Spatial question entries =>
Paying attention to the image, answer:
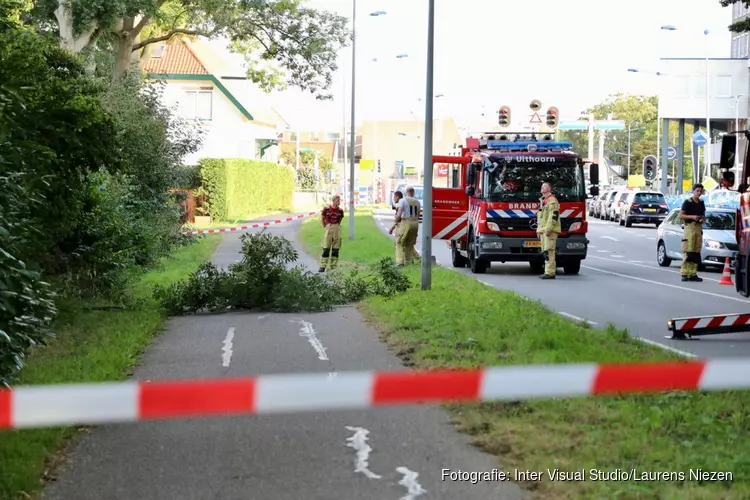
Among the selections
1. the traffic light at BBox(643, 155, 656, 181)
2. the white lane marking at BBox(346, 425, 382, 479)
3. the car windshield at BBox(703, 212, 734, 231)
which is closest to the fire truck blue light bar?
the car windshield at BBox(703, 212, 734, 231)

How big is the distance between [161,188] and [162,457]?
2493cm

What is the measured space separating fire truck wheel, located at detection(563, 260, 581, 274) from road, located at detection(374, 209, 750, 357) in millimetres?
217

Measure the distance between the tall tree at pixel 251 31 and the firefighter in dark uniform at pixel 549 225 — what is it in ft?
40.2

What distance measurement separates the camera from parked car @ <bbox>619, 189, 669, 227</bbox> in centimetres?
5750

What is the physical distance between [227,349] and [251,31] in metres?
24.1

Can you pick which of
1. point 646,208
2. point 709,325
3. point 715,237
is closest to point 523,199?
point 715,237

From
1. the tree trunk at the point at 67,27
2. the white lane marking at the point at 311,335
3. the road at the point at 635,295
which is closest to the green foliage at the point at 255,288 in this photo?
the white lane marking at the point at 311,335

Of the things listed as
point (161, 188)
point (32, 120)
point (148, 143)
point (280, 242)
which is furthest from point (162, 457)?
point (161, 188)

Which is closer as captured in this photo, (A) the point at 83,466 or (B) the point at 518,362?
(A) the point at 83,466

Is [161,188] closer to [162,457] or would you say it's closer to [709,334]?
[709,334]

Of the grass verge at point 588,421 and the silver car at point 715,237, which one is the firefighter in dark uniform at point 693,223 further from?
the grass verge at point 588,421

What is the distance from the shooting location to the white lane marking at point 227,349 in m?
12.3

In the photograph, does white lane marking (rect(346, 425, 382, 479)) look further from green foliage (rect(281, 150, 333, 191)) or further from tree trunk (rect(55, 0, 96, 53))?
green foliage (rect(281, 150, 333, 191))

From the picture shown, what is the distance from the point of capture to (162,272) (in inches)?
1061
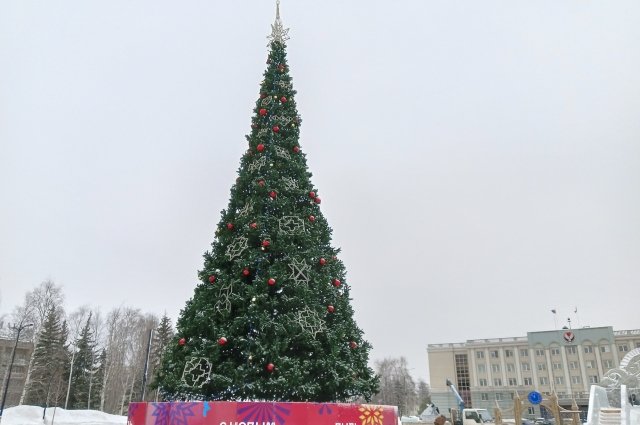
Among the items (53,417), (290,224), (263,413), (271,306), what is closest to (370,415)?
(263,413)

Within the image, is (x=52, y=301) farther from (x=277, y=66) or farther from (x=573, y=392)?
(x=573, y=392)

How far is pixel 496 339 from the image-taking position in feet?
276

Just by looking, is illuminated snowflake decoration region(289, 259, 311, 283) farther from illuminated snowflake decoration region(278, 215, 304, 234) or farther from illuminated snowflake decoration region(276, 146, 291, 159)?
illuminated snowflake decoration region(276, 146, 291, 159)

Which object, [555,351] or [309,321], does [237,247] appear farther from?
[555,351]

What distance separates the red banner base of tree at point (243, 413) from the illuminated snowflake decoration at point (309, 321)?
2.14m

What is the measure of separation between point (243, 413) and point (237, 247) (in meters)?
4.40

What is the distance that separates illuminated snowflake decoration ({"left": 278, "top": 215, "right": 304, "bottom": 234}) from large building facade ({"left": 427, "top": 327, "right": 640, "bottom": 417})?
74283mm

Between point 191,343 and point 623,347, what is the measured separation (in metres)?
84.6

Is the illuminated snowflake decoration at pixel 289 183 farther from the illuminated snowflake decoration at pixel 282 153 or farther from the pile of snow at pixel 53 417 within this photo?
the pile of snow at pixel 53 417

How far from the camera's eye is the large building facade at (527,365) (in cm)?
7581

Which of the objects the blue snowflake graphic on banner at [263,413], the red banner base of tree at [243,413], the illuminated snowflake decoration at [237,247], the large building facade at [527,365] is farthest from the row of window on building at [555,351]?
the blue snowflake graphic on banner at [263,413]

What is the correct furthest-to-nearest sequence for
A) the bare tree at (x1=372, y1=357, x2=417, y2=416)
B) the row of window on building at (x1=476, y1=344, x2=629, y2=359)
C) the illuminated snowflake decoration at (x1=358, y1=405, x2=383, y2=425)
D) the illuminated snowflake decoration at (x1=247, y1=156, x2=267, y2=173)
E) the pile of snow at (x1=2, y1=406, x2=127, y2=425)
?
the bare tree at (x1=372, y1=357, x2=417, y2=416)
the row of window on building at (x1=476, y1=344, x2=629, y2=359)
the pile of snow at (x1=2, y1=406, x2=127, y2=425)
the illuminated snowflake decoration at (x1=247, y1=156, x2=267, y2=173)
the illuminated snowflake decoration at (x1=358, y1=405, x2=383, y2=425)

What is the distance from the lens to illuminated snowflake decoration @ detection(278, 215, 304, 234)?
1134 centimetres

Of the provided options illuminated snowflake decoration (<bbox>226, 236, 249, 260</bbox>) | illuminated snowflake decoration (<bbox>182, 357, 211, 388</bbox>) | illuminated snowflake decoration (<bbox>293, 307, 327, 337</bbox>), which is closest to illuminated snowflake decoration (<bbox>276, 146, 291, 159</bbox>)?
illuminated snowflake decoration (<bbox>226, 236, 249, 260</bbox>)
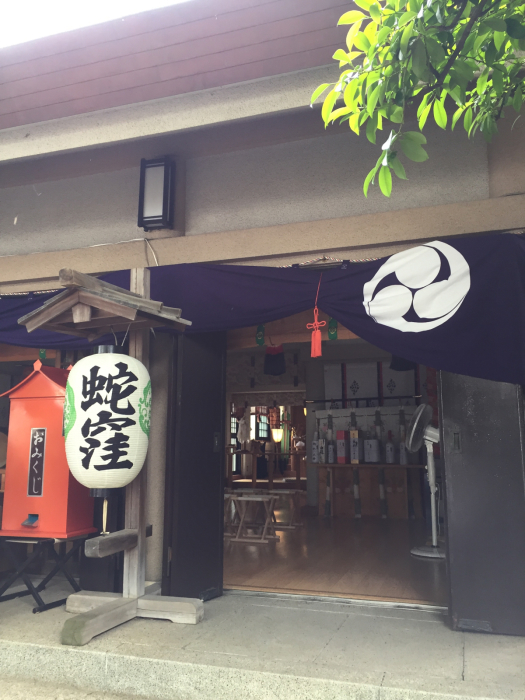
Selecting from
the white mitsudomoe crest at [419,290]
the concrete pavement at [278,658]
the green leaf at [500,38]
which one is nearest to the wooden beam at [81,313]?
the white mitsudomoe crest at [419,290]

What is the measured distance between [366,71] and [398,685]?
266 centimetres

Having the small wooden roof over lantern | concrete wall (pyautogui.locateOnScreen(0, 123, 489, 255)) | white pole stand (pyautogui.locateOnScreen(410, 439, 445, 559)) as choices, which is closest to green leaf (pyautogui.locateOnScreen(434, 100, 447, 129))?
concrete wall (pyautogui.locateOnScreen(0, 123, 489, 255))

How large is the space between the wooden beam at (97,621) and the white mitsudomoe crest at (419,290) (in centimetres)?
235

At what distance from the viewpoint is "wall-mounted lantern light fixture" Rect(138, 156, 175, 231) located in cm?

Task directions => Revise the lines so that "tall tree" becomes "large tree" everywhere, leaving all other text as it is, and omit the pictures from your answer.

Solution for this task =>
Paying attention to the image, answer:
Among the selections
1. the traffic light at BBox(643, 155, 656, 181)
2. the white lane marking at BBox(346, 425, 382, 479)
3. the car windshield at BBox(703, 212, 734, 231)
which is closest to the fire truck blue light bar?
the car windshield at BBox(703, 212, 734, 231)

How big is the distance between [161,188] and [162,457]?
2493cm

What is the measured space separating fire truck wheel, located at detection(563, 260, 581, 274) from road, located at detection(374, 209, 750, 357) in millimetres?
217

Measure the distance between the large tree at pixel 251 31 and the firefighter in dark uniform at pixel 549 225 — what is it in ft?
40.2

What distance measurement separates the camera from parked car @ <bbox>619, 189, 669, 227</bbox> in centimetres?
5750

What is the physical distance between [227,349] and [251,31] in metres?
24.1

Can you pick which of
1. point 646,208
2. point 709,325
3. point 715,237
is closest to point 523,199?
point 715,237

From
1. the tree trunk at the point at 67,27
2. the white lane marking at the point at 311,335
3. the road at the point at 635,295
which is closest to the green foliage at the point at 255,288 in this photo?
the white lane marking at the point at 311,335

Of the things listed as
point (161, 188)
point (32, 120)
point (148, 143)
point (280, 242)
which is furthest from point (162, 457)?
point (161, 188)

Which is closer as captured in this photo, (A) the point at 83,466 or (B) the point at 518,362?
(A) the point at 83,466

Is [161,188] closer to [162,457] or would you say it's closer to [709,334]?
[709,334]

Of the grass verge at point 588,421 and the silver car at point 715,237, which one is the firefighter in dark uniform at point 693,223 further from?
the grass verge at point 588,421

What is the distance from the shooting location to the white lane marking at point 227,349 in m?
12.3

In the photograph, does white lane marking (rect(346, 425, 382, 479)) look further from green foliage (rect(281, 150, 333, 191)) or further from tree trunk (rect(55, 0, 96, 53))?
green foliage (rect(281, 150, 333, 191))

From the picture shown, what is the distance from the point of capture to (162,272) (in inches)?
1061
Among the items (53,417), (290,224), (263,413), (271,306), what is closest to (370,415)?
(263,413)

Within the image, is (x=52, y=301) farther from (x=277, y=66) or farther from (x=573, y=392)?
(x=573, y=392)

How far is pixel 496 339 from the image-taking position in feet?
276

Just by looking, is illuminated snowflake decoration region(289, 259, 311, 283) farther from illuminated snowflake decoration region(278, 215, 304, 234) or farther from illuminated snowflake decoration region(276, 146, 291, 159)?
illuminated snowflake decoration region(276, 146, 291, 159)

Which object, [555,351] or [309,321], does [237,247] appear farther from?
[555,351]

What distance separates the red banner base of tree at point (243, 413) from the illuminated snowflake decoration at point (309, 321)?
2.14m

What is the measure of separation between point (243, 413) and point (237, 247) (in meters)?
4.40

What is the distance that separates illuminated snowflake decoration ({"left": 278, "top": 215, "right": 304, "bottom": 234}) from large building facade ({"left": 427, "top": 327, "right": 640, "bottom": 417})?
74283mm

Between point 191,343 and point 623,347, what is the measured separation (in metres)?
84.6

Is the illuminated snowflake decoration at pixel 289 183 farther from the illuminated snowflake decoration at pixel 282 153 or farther from the pile of snow at pixel 53 417 within this photo?
the pile of snow at pixel 53 417

How far from the camera's eye is the large building facade at (527,365) (in cm)?
7581

Which of the objects the blue snowflake graphic on banner at [263,413], the red banner base of tree at [243,413], the illuminated snowflake decoration at [237,247], the large building facade at [527,365] is farthest from the row of window on building at [555,351]?
the blue snowflake graphic on banner at [263,413]

What is the correct furthest-to-nearest sequence for
A) the bare tree at (x1=372, y1=357, x2=417, y2=416)
B) the row of window on building at (x1=476, y1=344, x2=629, y2=359)
C) the illuminated snowflake decoration at (x1=358, y1=405, x2=383, y2=425)
D) the illuminated snowflake decoration at (x1=247, y1=156, x2=267, y2=173)
E) the pile of snow at (x1=2, y1=406, x2=127, y2=425)
?
the bare tree at (x1=372, y1=357, x2=417, y2=416)
the row of window on building at (x1=476, y1=344, x2=629, y2=359)
the pile of snow at (x1=2, y1=406, x2=127, y2=425)
the illuminated snowflake decoration at (x1=247, y1=156, x2=267, y2=173)
the illuminated snowflake decoration at (x1=358, y1=405, x2=383, y2=425)

What is the distance from the lens to illuminated snowflake decoration @ detection(278, 215, 304, 234)?
1134 centimetres

Of the provided options illuminated snowflake decoration (<bbox>226, 236, 249, 260</bbox>) | illuminated snowflake decoration (<bbox>182, 357, 211, 388</bbox>) | illuminated snowflake decoration (<bbox>293, 307, 327, 337</bbox>), which is closest to illuminated snowflake decoration (<bbox>276, 146, 291, 159</bbox>)?
illuminated snowflake decoration (<bbox>226, 236, 249, 260</bbox>)
Selecting from
the white mitsudomoe crest at [419,290]
the concrete pavement at [278,658]
the green leaf at [500,38]
which one is nearest to the wooden beam at [81,313]?
the white mitsudomoe crest at [419,290]

What is the measured distance between [366,71] and [398,685]?
266 centimetres

Having the small wooden roof over lantern | concrete wall (pyautogui.locateOnScreen(0, 123, 489, 255)) | white pole stand (pyautogui.locateOnScreen(410, 439, 445, 559)) as choices, which is closest to green leaf (pyautogui.locateOnScreen(434, 100, 447, 129))?
concrete wall (pyautogui.locateOnScreen(0, 123, 489, 255))

How large is the space between the wooden beam at (97,621) and the white mitsudomoe crest at (419,290) (in centimetres)?
235

At what distance from the viewpoint is "wall-mounted lantern light fixture" Rect(138, 156, 175, 231) located in cm?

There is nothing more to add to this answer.